Görevler:
A - Aşağıdaki ifadelerin alıntıyla uyuşup uyuşmadığını belirtin ve her biri için evet ya da hayır cevabını, karar veren sözcükleri alıntıdan birebir aktararak verin. (i) Konuşmacı 200'den fazla kadınla konuştuğunu söylüyor. (ii) Röportaj yapılan işkadını, vajinasına bakmaya zamanı olduğunu söylüyor. (iii) Çalışma en başta Vajina Monologları adıyla başladı.
B - Lütfen alıntıdan "Ben endişeliydim. Bu" sözcüklerini içeren yerle açılıp "vajinalarına bakmadıkları olur." ile kapanan kısmı harfi harfine alıntılayın.

Alıntı:
----

Bahse girerim endişelisiniz.
(Gülüşmeler)
Ben endişeliydim. Bu yüzden bu piyese başladım.
Vajinalar konusunda endişeliydim. Vajinalar hakkında düşündüklerimizden
ve vajinalar hakkında hiç düşünmememizden daha çok endişeliydim.
Kendi vajinam hakkında endişeliydim.
Bir çevreye, kültüre, başka vajinalara ihtiyacı vardı.
Bu konu üzerinde öyle bir karanlık ve gizem var ki...
Bermuda Şeytan Üçgeni gibi, oraya giden kimseden haber alınamıyor.
(Gülüşmeler)
Herşeyden önce, kendi vajinanıza ulaşmak bile pek kolay değildir.
Kadınların günlerce, haftalarca, aylarca vajinalarına bakmadıkları olur.
Nüfuzlu bir işkadınıyla röportaj yapmıştım,
bunun için zamanının olmadığını söyledi.
"Vajinanıza bakmak bütün gününüzü alacak bir iştir." dedi.
(Gülüşmeler)
"Aynanın karşısında, sırt üstü uzanacaksınız,
boylu boyunca. Doğru pozisyonda olmalısınız ve
doğru ışığı bulmalısınız, açıdan dolayı orası gölgede kalmamalı.
Başınızı kaldırmalı, sırtınızı bükmelisiniz, bu çok yorucu."
Meşguldü. Buna zamanı yoktu.
Böylece, kadınlarla vajinaları hakkında konuşmaya karar verdim.
Vajina söyleşileri ile başladı,
daha sonra Vajina Monologları'na dönüştü.
200' den fazla kadınla konuştum. Yaşlı kadınlarla,
genç kadınlarla, evli kadınlarla, lezbiyenlerle, bekar kadınlarla konuştum.
Üst düzey yöneticilerle, üniversite hocalarıyla, oyuncularla, seks işçileriyle konuştum.
Afrika ya da Asya kökenli Amerikalılarla,
yerli kadınlarıyla, Kafkasyalı kadınlarla, Yahudi kadınlarla konuştum.

----

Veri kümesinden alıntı
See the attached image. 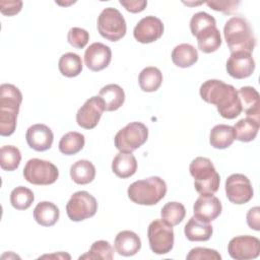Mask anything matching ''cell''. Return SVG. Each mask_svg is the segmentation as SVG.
Segmentation results:
<instances>
[{
	"mask_svg": "<svg viewBox=\"0 0 260 260\" xmlns=\"http://www.w3.org/2000/svg\"><path fill=\"white\" fill-rule=\"evenodd\" d=\"M199 93L204 102L216 106L217 112L224 119H235L242 112L238 91L221 80H206L201 84Z\"/></svg>",
	"mask_w": 260,
	"mask_h": 260,
	"instance_id": "1",
	"label": "cell"
},
{
	"mask_svg": "<svg viewBox=\"0 0 260 260\" xmlns=\"http://www.w3.org/2000/svg\"><path fill=\"white\" fill-rule=\"evenodd\" d=\"M22 102L20 90L13 84L0 85V135L10 136L16 128V120Z\"/></svg>",
	"mask_w": 260,
	"mask_h": 260,
	"instance_id": "2",
	"label": "cell"
},
{
	"mask_svg": "<svg viewBox=\"0 0 260 260\" xmlns=\"http://www.w3.org/2000/svg\"><path fill=\"white\" fill-rule=\"evenodd\" d=\"M224 40L231 53L251 54L256 46V38L249 21L242 16H233L224 24Z\"/></svg>",
	"mask_w": 260,
	"mask_h": 260,
	"instance_id": "3",
	"label": "cell"
},
{
	"mask_svg": "<svg viewBox=\"0 0 260 260\" xmlns=\"http://www.w3.org/2000/svg\"><path fill=\"white\" fill-rule=\"evenodd\" d=\"M129 199L139 205H154L158 203L167 193L166 182L152 176L133 182L127 190Z\"/></svg>",
	"mask_w": 260,
	"mask_h": 260,
	"instance_id": "4",
	"label": "cell"
},
{
	"mask_svg": "<svg viewBox=\"0 0 260 260\" xmlns=\"http://www.w3.org/2000/svg\"><path fill=\"white\" fill-rule=\"evenodd\" d=\"M189 171L194 178V187L199 194H214L217 192L220 177L209 158L203 156L194 158L189 166Z\"/></svg>",
	"mask_w": 260,
	"mask_h": 260,
	"instance_id": "5",
	"label": "cell"
},
{
	"mask_svg": "<svg viewBox=\"0 0 260 260\" xmlns=\"http://www.w3.org/2000/svg\"><path fill=\"white\" fill-rule=\"evenodd\" d=\"M147 138V127L141 122H131L116 133L114 143L120 152L132 153L142 146Z\"/></svg>",
	"mask_w": 260,
	"mask_h": 260,
	"instance_id": "6",
	"label": "cell"
},
{
	"mask_svg": "<svg viewBox=\"0 0 260 260\" xmlns=\"http://www.w3.org/2000/svg\"><path fill=\"white\" fill-rule=\"evenodd\" d=\"M96 26L100 35L108 41L117 42L127 30L125 18L122 13L113 7L105 8L99 15Z\"/></svg>",
	"mask_w": 260,
	"mask_h": 260,
	"instance_id": "7",
	"label": "cell"
},
{
	"mask_svg": "<svg viewBox=\"0 0 260 260\" xmlns=\"http://www.w3.org/2000/svg\"><path fill=\"white\" fill-rule=\"evenodd\" d=\"M24 179L32 185H51L59 177L57 167L49 160L30 158L23 169Z\"/></svg>",
	"mask_w": 260,
	"mask_h": 260,
	"instance_id": "8",
	"label": "cell"
},
{
	"mask_svg": "<svg viewBox=\"0 0 260 260\" xmlns=\"http://www.w3.org/2000/svg\"><path fill=\"white\" fill-rule=\"evenodd\" d=\"M147 238L151 251L157 255L167 254L174 247L173 226L162 219H154L149 223Z\"/></svg>",
	"mask_w": 260,
	"mask_h": 260,
	"instance_id": "9",
	"label": "cell"
},
{
	"mask_svg": "<svg viewBox=\"0 0 260 260\" xmlns=\"http://www.w3.org/2000/svg\"><path fill=\"white\" fill-rule=\"evenodd\" d=\"M96 211V199L86 191L75 192L66 204V213L72 221H81L92 217Z\"/></svg>",
	"mask_w": 260,
	"mask_h": 260,
	"instance_id": "10",
	"label": "cell"
},
{
	"mask_svg": "<svg viewBox=\"0 0 260 260\" xmlns=\"http://www.w3.org/2000/svg\"><path fill=\"white\" fill-rule=\"evenodd\" d=\"M225 194L234 204H245L253 197V187L247 176L243 174H232L225 180Z\"/></svg>",
	"mask_w": 260,
	"mask_h": 260,
	"instance_id": "11",
	"label": "cell"
},
{
	"mask_svg": "<svg viewBox=\"0 0 260 260\" xmlns=\"http://www.w3.org/2000/svg\"><path fill=\"white\" fill-rule=\"evenodd\" d=\"M228 252L236 260L257 258L260 254V241L249 235L235 237L228 244Z\"/></svg>",
	"mask_w": 260,
	"mask_h": 260,
	"instance_id": "12",
	"label": "cell"
},
{
	"mask_svg": "<svg viewBox=\"0 0 260 260\" xmlns=\"http://www.w3.org/2000/svg\"><path fill=\"white\" fill-rule=\"evenodd\" d=\"M105 111L104 103L100 96H91L79 108L76 113L78 126L84 129H93Z\"/></svg>",
	"mask_w": 260,
	"mask_h": 260,
	"instance_id": "13",
	"label": "cell"
},
{
	"mask_svg": "<svg viewBox=\"0 0 260 260\" xmlns=\"http://www.w3.org/2000/svg\"><path fill=\"white\" fill-rule=\"evenodd\" d=\"M164 23L155 16H145L135 25L133 36L141 44H150L157 41L164 34Z\"/></svg>",
	"mask_w": 260,
	"mask_h": 260,
	"instance_id": "14",
	"label": "cell"
},
{
	"mask_svg": "<svg viewBox=\"0 0 260 260\" xmlns=\"http://www.w3.org/2000/svg\"><path fill=\"white\" fill-rule=\"evenodd\" d=\"M230 76L236 79H244L251 76L255 70V61L251 54L245 52L231 53L225 65Z\"/></svg>",
	"mask_w": 260,
	"mask_h": 260,
	"instance_id": "15",
	"label": "cell"
},
{
	"mask_svg": "<svg viewBox=\"0 0 260 260\" xmlns=\"http://www.w3.org/2000/svg\"><path fill=\"white\" fill-rule=\"evenodd\" d=\"M222 210L221 203L213 194H201L193 205L194 216L210 222L216 219Z\"/></svg>",
	"mask_w": 260,
	"mask_h": 260,
	"instance_id": "16",
	"label": "cell"
},
{
	"mask_svg": "<svg viewBox=\"0 0 260 260\" xmlns=\"http://www.w3.org/2000/svg\"><path fill=\"white\" fill-rule=\"evenodd\" d=\"M112 60V51L102 43H92L85 50L84 63L91 71H101L109 66Z\"/></svg>",
	"mask_w": 260,
	"mask_h": 260,
	"instance_id": "17",
	"label": "cell"
},
{
	"mask_svg": "<svg viewBox=\"0 0 260 260\" xmlns=\"http://www.w3.org/2000/svg\"><path fill=\"white\" fill-rule=\"evenodd\" d=\"M25 139L30 148L36 151H45L51 148L54 140L52 130L45 124H35L28 127Z\"/></svg>",
	"mask_w": 260,
	"mask_h": 260,
	"instance_id": "18",
	"label": "cell"
},
{
	"mask_svg": "<svg viewBox=\"0 0 260 260\" xmlns=\"http://www.w3.org/2000/svg\"><path fill=\"white\" fill-rule=\"evenodd\" d=\"M114 247L119 255L125 257L133 256L141 249V240L132 231H122L117 234Z\"/></svg>",
	"mask_w": 260,
	"mask_h": 260,
	"instance_id": "19",
	"label": "cell"
},
{
	"mask_svg": "<svg viewBox=\"0 0 260 260\" xmlns=\"http://www.w3.org/2000/svg\"><path fill=\"white\" fill-rule=\"evenodd\" d=\"M242 111L247 117L260 121V96L258 91L252 86H243L238 90Z\"/></svg>",
	"mask_w": 260,
	"mask_h": 260,
	"instance_id": "20",
	"label": "cell"
},
{
	"mask_svg": "<svg viewBox=\"0 0 260 260\" xmlns=\"http://www.w3.org/2000/svg\"><path fill=\"white\" fill-rule=\"evenodd\" d=\"M212 225L196 216H192L184 228L186 238L191 242L208 241L212 236Z\"/></svg>",
	"mask_w": 260,
	"mask_h": 260,
	"instance_id": "21",
	"label": "cell"
},
{
	"mask_svg": "<svg viewBox=\"0 0 260 260\" xmlns=\"http://www.w3.org/2000/svg\"><path fill=\"white\" fill-rule=\"evenodd\" d=\"M99 96L104 103L105 111L113 112L118 110L125 102V92L118 84H107L99 92Z\"/></svg>",
	"mask_w": 260,
	"mask_h": 260,
	"instance_id": "22",
	"label": "cell"
},
{
	"mask_svg": "<svg viewBox=\"0 0 260 260\" xmlns=\"http://www.w3.org/2000/svg\"><path fill=\"white\" fill-rule=\"evenodd\" d=\"M236 139V133L233 126L225 124L215 125L209 135V143L216 149L230 147Z\"/></svg>",
	"mask_w": 260,
	"mask_h": 260,
	"instance_id": "23",
	"label": "cell"
},
{
	"mask_svg": "<svg viewBox=\"0 0 260 260\" xmlns=\"http://www.w3.org/2000/svg\"><path fill=\"white\" fill-rule=\"evenodd\" d=\"M137 160L132 153L119 152L112 161V171L122 179L129 178L136 173Z\"/></svg>",
	"mask_w": 260,
	"mask_h": 260,
	"instance_id": "24",
	"label": "cell"
},
{
	"mask_svg": "<svg viewBox=\"0 0 260 260\" xmlns=\"http://www.w3.org/2000/svg\"><path fill=\"white\" fill-rule=\"evenodd\" d=\"M60 216L59 208L50 201H42L34 209L35 220L43 226L54 225Z\"/></svg>",
	"mask_w": 260,
	"mask_h": 260,
	"instance_id": "25",
	"label": "cell"
},
{
	"mask_svg": "<svg viewBox=\"0 0 260 260\" xmlns=\"http://www.w3.org/2000/svg\"><path fill=\"white\" fill-rule=\"evenodd\" d=\"M173 63L181 68H187L195 64L198 60V52L194 46L190 44H180L172 51Z\"/></svg>",
	"mask_w": 260,
	"mask_h": 260,
	"instance_id": "26",
	"label": "cell"
},
{
	"mask_svg": "<svg viewBox=\"0 0 260 260\" xmlns=\"http://www.w3.org/2000/svg\"><path fill=\"white\" fill-rule=\"evenodd\" d=\"M198 49L203 53L215 52L221 45V37L216 26H209L201 30L197 36Z\"/></svg>",
	"mask_w": 260,
	"mask_h": 260,
	"instance_id": "27",
	"label": "cell"
},
{
	"mask_svg": "<svg viewBox=\"0 0 260 260\" xmlns=\"http://www.w3.org/2000/svg\"><path fill=\"white\" fill-rule=\"evenodd\" d=\"M70 177L78 185H86L93 181L95 177V168L87 159H79L70 168Z\"/></svg>",
	"mask_w": 260,
	"mask_h": 260,
	"instance_id": "28",
	"label": "cell"
},
{
	"mask_svg": "<svg viewBox=\"0 0 260 260\" xmlns=\"http://www.w3.org/2000/svg\"><path fill=\"white\" fill-rule=\"evenodd\" d=\"M259 127L260 121L256 119L246 117L239 120L234 126L236 139L242 142H250L254 140L258 134Z\"/></svg>",
	"mask_w": 260,
	"mask_h": 260,
	"instance_id": "29",
	"label": "cell"
},
{
	"mask_svg": "<svg viewBox=\"0 0 260 260\" xmlns=\"http://www.w3.org/2000/svg\"><path fill=\"white\" fill-rule=\"evenodd\" d=\"M162 82V74L160 70L154 66H148L142 69L138 76L140 88L146 92L156 91Z\"/></svg>",
	"mask_w": 260,
	"mask_h": 260,
	"instance_id": "30",
	"label": "cell"
},
{
	"mask_svg": "<svg viewBox=\"0 0 260 260\" xmlns=\"http://www.w3.org/2000/svg\"><path fill=\"white\" fill-rule=\"evenodd\" d=\"M58 68L63 76L75 77L82 71L81 57L72 52L65 53L59 59Z\"/></svg>",
	"mask_w": 260,
	"mask_h": 260,
	"instance_id": "31",
	"label": "cell"
},
{
	"mask_svg": "<svg viewBox=\"0 0 260 260\" xmlns=\"http://www.w3.org/2000/svg\"><path fill=\"white\" fill-rule=\"evenodd\" d=\"M85 144L84 135L71 131L63 135L59 141V150L65 155H73L78 153Z\"/></svg>",
	"mask_w": 260,
	"mask_h": 260,
	"instance_id": "32",
	"label": "cell"
},
{
	"mask_svg": "<svg viewBox=\"0 0 260 260\" xmlns=\"http://www.w3.org/2000/svg\"><path fill=\"white\" fill-rule=\"evenodd\" d=\"M21 160V153L16 146L4 145L0 148V167L4 171H14Z\"/></svg>",
	"mask_w": 260,
	"mask_h": 260,
	"instance_id": "33",
	"label": "cell"
},
{
	"mask_svg": "<svg viewBox=\"0 0 260 260\" xmlns=\"http://www.w3.org/2000/svg\"><path fill=\"white\" fill-rule=\"evenodd\" d=\"M160 215L162 220L174 226L182 222L186 215V209L182 203L172 201L164 205L160 211Z\"/></svg>",
	"mask_w": 260,
	"mask_h": 260,
	"instance_id": "34",
	"label": "cell"
},
{
	"mask_svg": "<svg viewBox=\"0 0 260 260\" xmlns=\"http://www.w3.org/2000/svg\"><path fill=\"white\" fill-rule=\"evenodd\" d=\"M113 257H114V250L111 244L108 241L100 240V241H95L89 248L88 252L81 255L79 259L111 260L113 259Z\"/></svg>",
	"mask_w": 260,
	"mask_h": 260,
	"instance_id": "35",
	"label": "cell"
},
{
	"mask_svg": "<svg viewBox=\"0 0 260 260\" xmlns=\"http://www.w3.org/2000/svg\"><path fill=\"white\" fill-rule=\"evenodd\" d=\"M35 200L32 191L24 186L14 188L10 193V203L17 210L27 209Z\"/></svg>",
	"mask_w": 260,
	"mask_h": 260,
	"instance_id": "36",
	"label": "cell"
},
{
	"mask_svg": "<svg viewBox=\"0 0 260 260\" xmlns=\"http://www.w3.org/2000/svg\"><path fill=\"white\" fill-rule=\"evenodd\" d=\"M209 26H216V21L213 16L204 11L195 13L190 20V30L194 37Z\"/></svg>",
	"mask_w": 260,
	"mask_h": 260,
	"instance_id": "37",
	"label": "cell"
},
{
	"mask_svg": "<svg viewBox=\"0 0 260 260\" xmlns=\"http://www.w3.org/2000/svg\"><path fill=\"white\" fill-rule=\"evenodd\" d=\"M67 41L72 47L76 49H82L87 45L89 41V34L83 28L72 27L68 31Z\"/></svg>",
	"mask_w": 260,
	"mask_h": 260,
	"instance_id": "38",
	"label": "cell"
},
{
	"mask_svg": "<svg viewBox=\"0 0 260 260\" xmlns=\"http://www.w3.org/2000/svg\"><path fill=\"white\" fill-rule=\"evenodd\" d=\"M187 260H220V254L213 249L195 247L189 251L186 256Z\"/></svg>",
	"mask_w": 260,
	"mask_h": 260,
	"instance_id": "39",
	"label": "cell"
},
{
	"mask_svg": "<svg viewBox=\"0 0 260 260\" xmlns=\"http://www.w3.org/2000/svg\"><path fill=\"white\" fill-rule=\"evenodd\" d=\"M206 4L215 11H220L224 14H231L235 12L238 9V6L240 4V1H232V0H225V1H207Z\"/></svg>",
	"mask_w": 260,
	"mask_h": 260,
	"instance_id": "40",
	"label": "cell"
},
{
	"mask_svg": "<svg viewBox=\"0 0 260 260\" xmlns=\"http://www.w3.org/2000/svg\"><path fill=\"white\" fill-rule=\"evenodd\" d=\"M22 1L19 0H2L0 1V11L3 15L12 16L20 12Z\"/></svg>",
	"mask_w": 260,
	"mask_h": 260,
	"instance_id": "41",
	"label": "cell"
},
{
	"mask_svg": "<svg viewBox=\"0 0 260 260\" xmlns=\"http://www.w3.org/2000/svg\"><path fill=\"white\" fill-rule=\"evenodd\" d=\"M119 3L131 13L143 11L147 5V1L145 0H120Z\"/></svg>",
	"mask_w": 260,
	"mask_h": 260,
	"instance_id": "42",
	"label": "cell"
},
{
	"mask_svg": "<svg viewBox=\"0 0 260 260\" xmlns=\"http://www.w3.org/2000/svg\"><path fill=\"white\" fill-rule=\"evenodd\" d=\"M247 223L254 231L260 230V208L258 206L252 207L247 212Z\"/></svg>",
	"mask_w": 260,
	"mask_h": 260,
	"instance_id": "43",
	"label": "cell"
},
{
	"mask_svg": "<svg viewBox=\"0 0 260 260\" xmlns=\"http://www.w3.org/2000/svg\"><path fill=\"white\" fill-rule=\"evenodd\" d=\"M46 257H49V258H52V257H57V258H67V259H70V255L66 254V253H59V254H54V255H45V256H42V258H46Z\"/></svg>",
	"mask_w": 260,
	"mask_h": 260,
	"instance_id": "44",
	"label": "cell"
}]
</instances>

----

Çözümler aşağıda:
A -
(i) Evet: "200' den fazla kadınla konuştum."
(ii) Hayır: "bunun için zamanının olmadığını söyledi."
(iii) Hayır: "Vajina söyleşileri ile başladı,"

B -
Ben endişeliydim. Bu yüzden bu piyese başladım.
Vajinalar konusunda endişeliydim. Vajinalar hakkında düşündüklerimizden
ve vajinalar hakkında hiç düşünmememizden daha çok endişeliydim.
Kendi vajinam hakkında endişeliydim.
Bir çevreye, kültüre, başka vajinalara ihtiyacı vardı.
Bu konu üzerinde öyle bir karanlık ve gizem var ki...
Bermuda Şeytan Üçgeni gibi, oraya giden kimseden haber alınamıyor.
(Gülüşmeler)
Herşeyden önce, kendi vajinanıza ulaşmak bile pek kolay değildir.
Kadınların günlerce, haftalarca, aylarca vajinalarına bakmadıkları olur.